>> Begin STORED RECORDS
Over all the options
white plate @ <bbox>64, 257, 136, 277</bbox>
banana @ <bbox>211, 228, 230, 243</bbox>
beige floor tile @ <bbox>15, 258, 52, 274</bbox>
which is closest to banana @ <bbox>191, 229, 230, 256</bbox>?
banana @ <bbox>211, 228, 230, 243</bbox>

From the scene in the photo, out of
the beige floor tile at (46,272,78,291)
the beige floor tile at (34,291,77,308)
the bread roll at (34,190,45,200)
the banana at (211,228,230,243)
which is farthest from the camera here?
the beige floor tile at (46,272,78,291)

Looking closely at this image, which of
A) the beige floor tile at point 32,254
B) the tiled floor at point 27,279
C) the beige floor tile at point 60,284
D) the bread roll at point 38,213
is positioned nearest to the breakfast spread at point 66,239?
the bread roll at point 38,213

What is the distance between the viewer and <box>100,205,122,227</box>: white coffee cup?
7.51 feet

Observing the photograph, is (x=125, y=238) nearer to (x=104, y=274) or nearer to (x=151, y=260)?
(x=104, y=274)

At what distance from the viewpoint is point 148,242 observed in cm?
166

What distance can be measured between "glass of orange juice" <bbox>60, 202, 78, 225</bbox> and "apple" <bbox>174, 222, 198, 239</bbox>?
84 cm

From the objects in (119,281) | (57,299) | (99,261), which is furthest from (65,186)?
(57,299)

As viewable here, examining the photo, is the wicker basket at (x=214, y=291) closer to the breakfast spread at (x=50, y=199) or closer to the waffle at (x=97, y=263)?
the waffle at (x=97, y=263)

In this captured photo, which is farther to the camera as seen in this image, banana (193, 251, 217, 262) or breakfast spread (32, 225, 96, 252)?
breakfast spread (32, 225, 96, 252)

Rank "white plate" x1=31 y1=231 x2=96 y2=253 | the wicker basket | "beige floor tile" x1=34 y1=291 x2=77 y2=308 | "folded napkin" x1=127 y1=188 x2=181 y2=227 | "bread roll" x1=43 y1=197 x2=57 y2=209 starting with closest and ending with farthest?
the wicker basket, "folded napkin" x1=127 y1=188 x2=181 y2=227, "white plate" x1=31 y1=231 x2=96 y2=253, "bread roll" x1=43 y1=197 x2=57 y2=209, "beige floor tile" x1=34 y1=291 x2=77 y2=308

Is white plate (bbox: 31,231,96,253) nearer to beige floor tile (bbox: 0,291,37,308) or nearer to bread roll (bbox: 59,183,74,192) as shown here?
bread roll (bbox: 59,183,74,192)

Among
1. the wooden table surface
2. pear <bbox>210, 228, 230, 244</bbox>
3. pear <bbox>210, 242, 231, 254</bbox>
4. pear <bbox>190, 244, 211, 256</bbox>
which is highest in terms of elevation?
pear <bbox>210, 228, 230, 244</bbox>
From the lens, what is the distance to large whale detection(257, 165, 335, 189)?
>> End STORED RECORDS
Rename "white coffee cup" to "ceramic mug" wherever it occurs in the data above, and write out all of the data again with nothing else changed.

Over all the options
white plate @ <bbox>64, 257, 136, 277</bbox>
banana @ <bbox>211, 228, 230, 243</bbox>
beige floor tile @ <bbox>15, 258, 52, 274</bbox>
which is closest to banana @ <bbox>191, 229, 230, 256</bbox>?
banana @ <bbox>211, 228, 230, 243</bbox>

From the scene in the photo, out of
the beige floor tile at (46,272,78,291)
the beige floor tile at (34,291,77,308)
the bread roll at (34,190,45,200)
the banana at (211,228,230,243)
which is farthest from the camera here?
the beige floor tile at (46,272,78,291)

Looking closely at this image, which of
A) the beige floor tile at point 32,254
B) the tiled floor at point 27,279
C) the beige floor tile at point 60,284
D) the bread roll at point 38,213
is positioned nearest to the breakfast spread at point 66,239?
the bread roll at point 38,213

What is the distance between the viewer and <box>100,205,122,227</box>: ceramic mug?
7.51 feet

Observing the photograph, is (x=125, y=238) nearer to (x=104, y=274) or nearer to (x=151, y=260)?
(x=104, y=274)

At what distance from the viewpoint is point 148,242 observed in cm?
166

What distance can be measured between "glass of orange juice" <bbox>60, 202, 78, 225</bbox> and "apple" <bbox>174, 222, 198, 239</bbox>?
84 cm

From the objects in (119,281) | (57,299) | (99,261), which is furthest from (65,186)?
(57,299)

As viewable here, examining the photo, is the wicker basket at (x=214, y=291) closer to the breakfast spread at (x=50, y=199) or closer to the waffle at (x=97, y=263)?
the waffle at (x=97, y=263)

In this captured photo, which is farther to the camera as seen in this image, banana (193, 251, 217, 262) or breakfast spread (32, 225, 96, 252)?
breakfast spread (32, 225, 96, 252)

Rank "white plate" x1=31 y1=231 x2=96 y2=253 | the wicker basket | "beige floor tile" x1=34 y1=291 x2=77 y2=308 | "folded napkin" x1=127 y1=188 x2=181 y2=227 | "bread roll" x1=43 y1=197 x2=57 y2=209 starting with closest and ending with farthest?
the wicker basket, "folded napkin" x1=127 y1=188 x2=181 y2=227, "white plate" x1=31 y1=231 x2=96 y2=253, "bread roll" x1=43 y1=197 x2=57 y2=209, "beige floor tile" x1=34 y1=291 x2=77 y2=308

Is white plate (bbox: 31,231,96,253) nearer to beige floor tile (bbox: 0,291,37,308) or nearer to bread roll (bbox: 59,183,74,192) as shown here?
bread roll (bbox: 59,183,74,192)

Among
1. the wooden table surface
2. pear <bbox>210, 228, 230, 244</bbox>
3. pear <bbox>210, 242, 231, 254</bbox>
4. pear <bbox>190, 244, 211, 256</bbox>
which is highest in terms of elevation?
pear <bbox>210, 228, 230, 244</bbox>
From the lens, what is the distance to large whale detection(257, 165, 335, 189)?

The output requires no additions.